The third big mistake was to buy cable operators in the late 1990s. This was the right strategy at the wrong time and for too much money. At the height of the tech boom, AT&T's then boss, Michael Armstrong, paid over $100 billion for two cable firms, TCI and MediaOne. AT&T realised it needed direct access to consumers, as it could no longer count on the regional bells, now moving into long-distance after the 1996 Telecom Act opened up competition in the sector. But the cable infrastructure required costly upgrades, and Ma Bell's domineering ways clashed with the cable firms' culture of co-operation.

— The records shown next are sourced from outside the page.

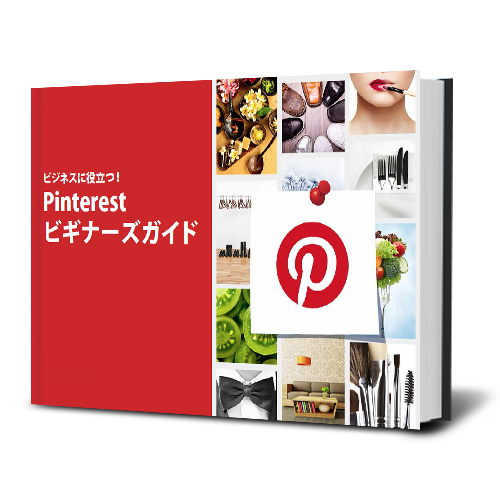 ebooks_all_pinterest.png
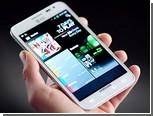 Названа дата анонса нового смартфона Galaxy Note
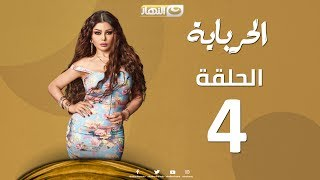 Episode 04 - Al Herbaya Series   الحلقة الرابعة - مسلسل الحرباية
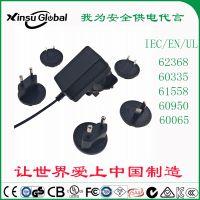 5V2A树莓派3代电源 5V2A树莓派USB电源适配器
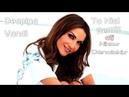 Δέσποινα Βανδή - Το νησί | Despina Vandi - To nisi - Remix Dj Nikos Danelakis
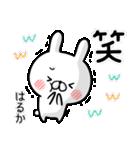 【はるか】専用名前ウサギ(個別スタンプ:13)
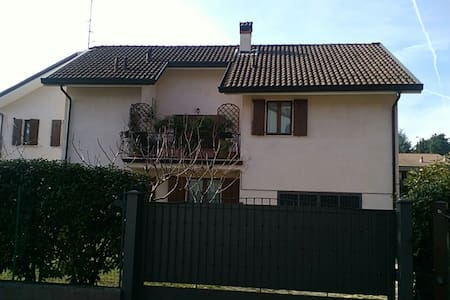 Accogliente casa in stile classico - Vedano al Lambro - Huoneisto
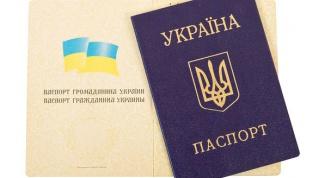 Как вклеить фото в паспорт Украины
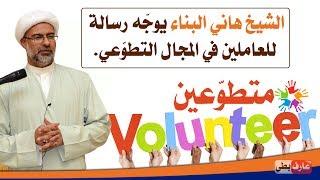 الشيخ هاني البناء يوّجه رسالة ✉️ للعاملين في المجال التطوّعي (جمعيات - صناديق - مؤسسات دينية - أخرى)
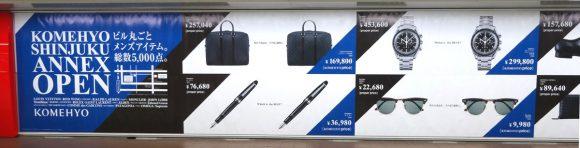 02_コメ兵新宿店 ANNEXの 2017年5月19日新規オープン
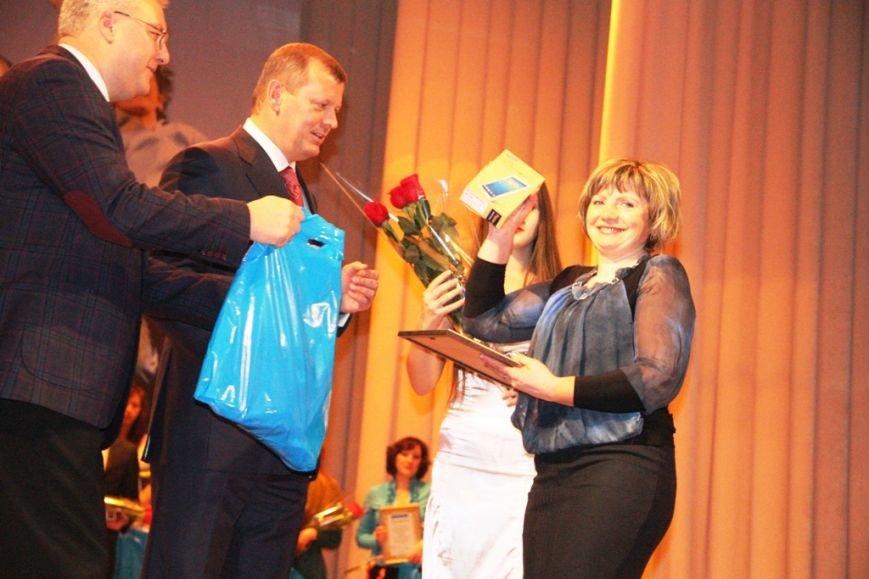 В Артемовске подвели итоги конкурса грантов «Вместе сделаем жизнь лучше» в 2013-м году, фото-2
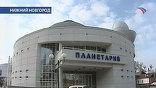 В Нижнем Новгороде открылся новый планетарий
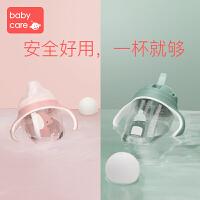 babycare宝宝婴儿学饮杯防漏防呛吸管杯子家用防摔儿童喝水鸭嘴杯
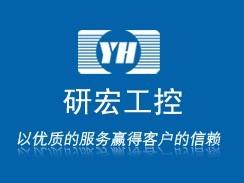 长沙研宏信息科技有限公司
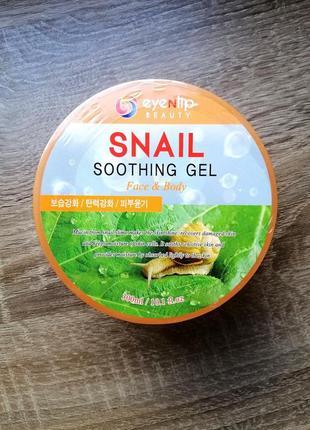 Многофункциональный гель для лица волос тела eyenlip snail soothing gel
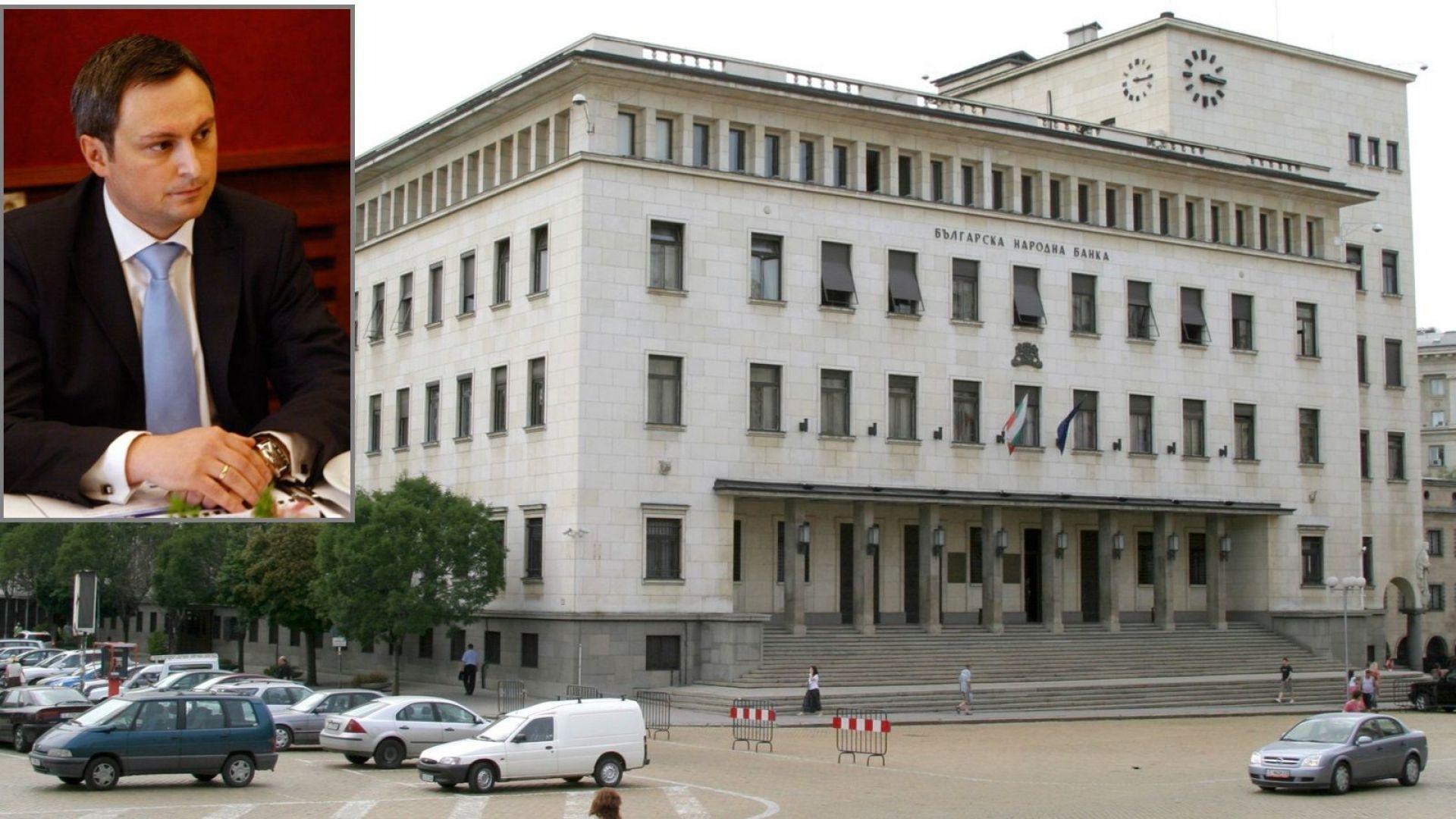 Парламентът единодушно избра нов шеф на банковия надзор в БНБ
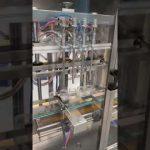 automātiska smaržu pudeļu iepildīšanas mašīna, šķidruma iepildīšanas mašīna ar cenu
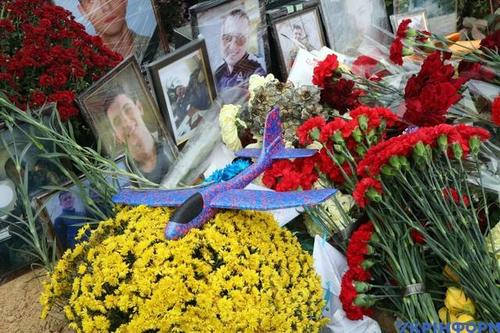 Озвучены окончательные причины авиакатастрофы под Харьковом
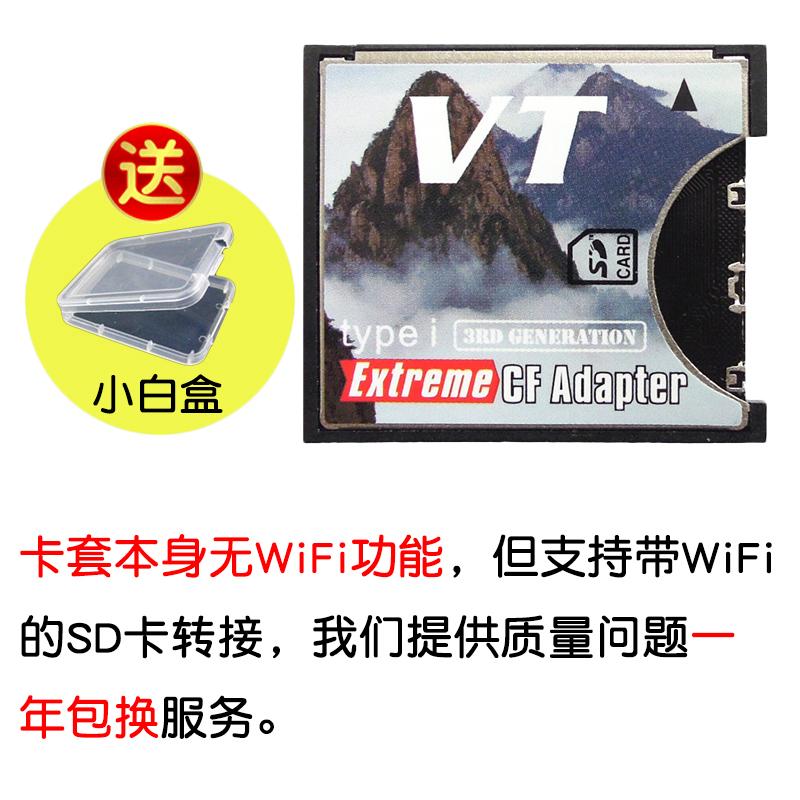 SD转CF卡套i型转换卡托支持wifi sd卡转单反相机内存卡高速转接套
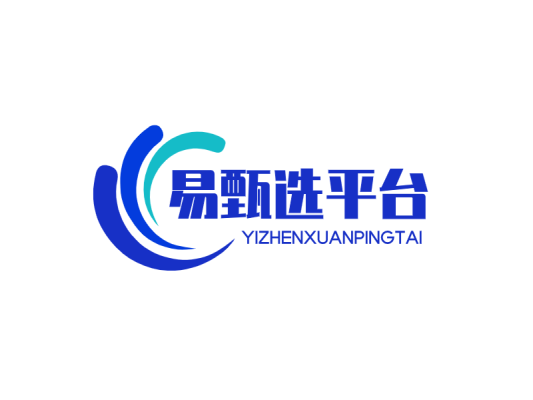蓝色网站站标平台图标标志logo设计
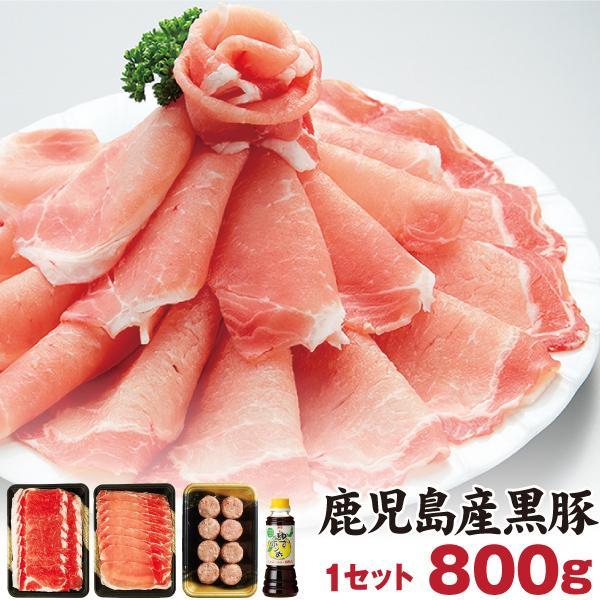 (当日出荷) しゃぶしゃぶ つみれ セット 鹿児島産 純粋黒豚 800g 送料無料 豚肉 ロース 鍋 ゆず ポン酢 冷凍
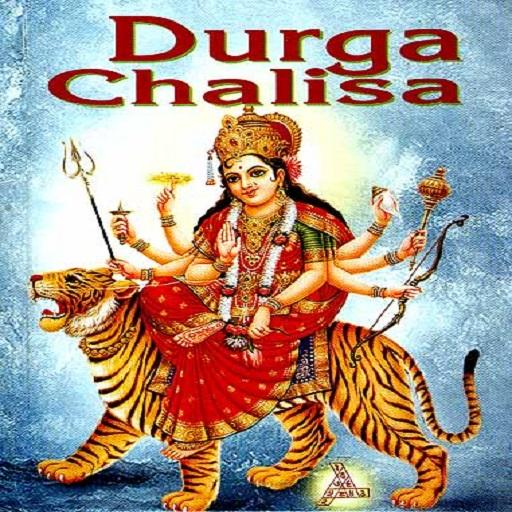 Durga Chalisa with Audio LOGO-APP點子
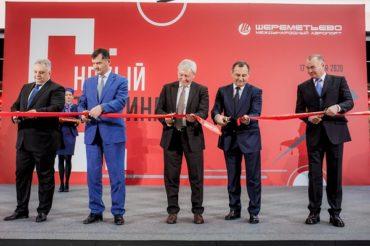 В аэропорту Шереметьево торжественно открыт Терминал С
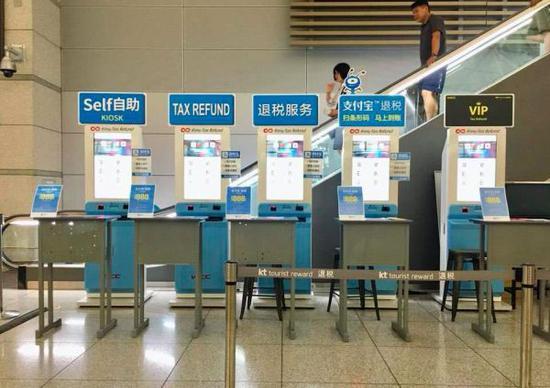 支付宝在韩国推出全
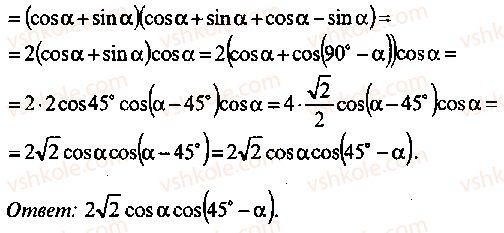 9-10-11-algebra-mi-skanavi-2013-sbornik-zadach--chast-1-arifmetika-algebra-geometriya-glava-3-tozhdestvennye-preobrazovaniya-trigonometricheskih-vyrazhenij-127-rnd2396.jpg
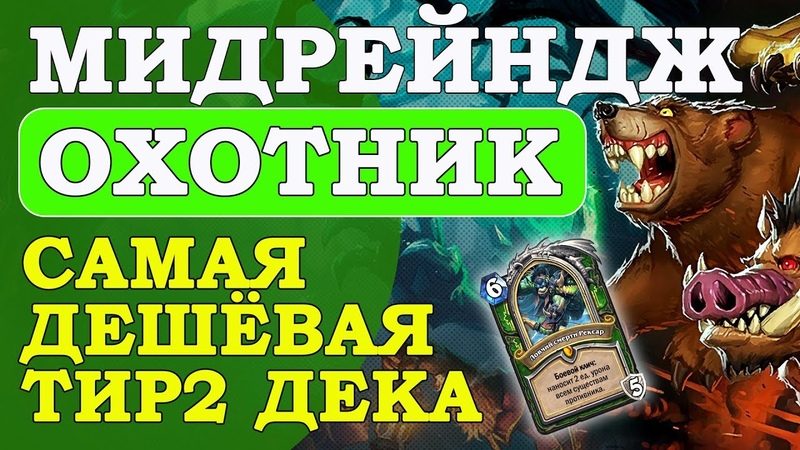 МИДРЕЙНДЖ ОХОТНИК (Гибрид Хант) Ведьмин лес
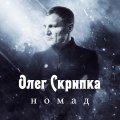МУЗІКА. Oleg Skrypka — Nomad. Нова пісня!
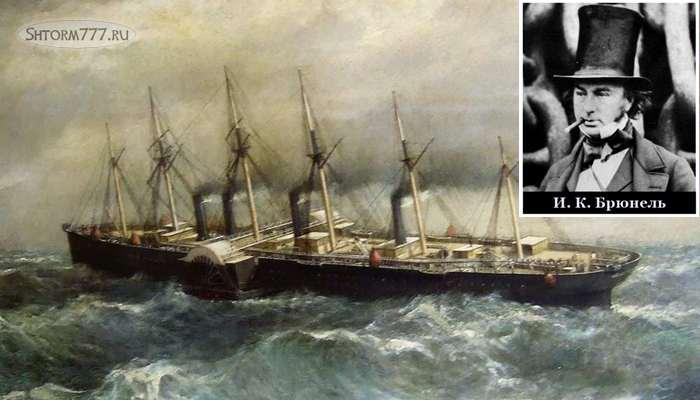 Корабль Грейт Истерн-1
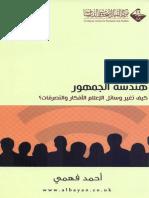 هندسة الجمهور .. كيف تغير وسائل الإعلام الأفكار والتصرفات ؟ . أحمد فهمي . مكتبة أبوالعيس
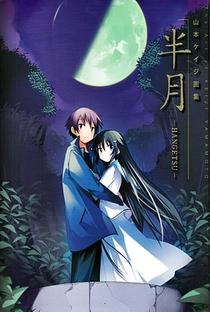 Hanbun no Tsuki ga Noboru Sora - Poster / Capa / Cartaz - Oficial 6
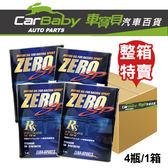 ZERO SP RS 5W40 液鈦酯全合成機油 (4罐/整箱)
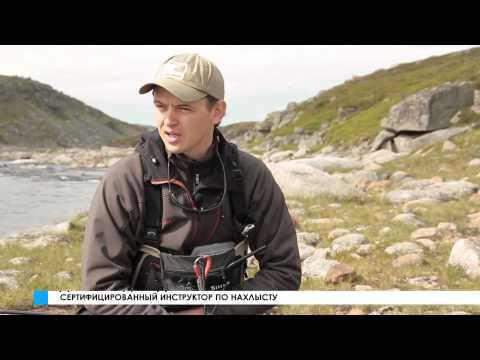 Atlantic Salmon Fly Fishing Oh The Rynda River Russia 2012. / Ловля семги р.Рында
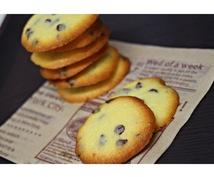 手作りお菓子のレシピを教えます 誰でも簡単に作れる簡単なお菓子!見た目、味もバッチリ!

Barely a year later, as the stockmarket turned on telecoms firms, AT&T faced a debt crisis. It had to abandon the firms it had just bought, and with them, the strategy of offering a basket of communications services including voice, TV and internet access—a strategy now regarded as the likeliest way to succeed.
“The main lesson is that it is very hard to change a culture that has evolved for a particular type of environment,” says Andrew Odlyzko, a former Bell Labs researcher now at the University of Minnesota. AT&T grew up believing that communications comprised voice calls charged by the minute and the distance. But data subsumed voice, web traffic burst through the network via always-on broadband connections and distance is dead.
Is there a silver lining to this sorry tale? “It ought to be humbling to any empire-builder to see what was once the greatest corporation in America be acquired by one of its offspring”, says Paul Starr, a communications historian at Princeton University. “But it's not necessarily a bad thing when the mighty lose sleep at night.”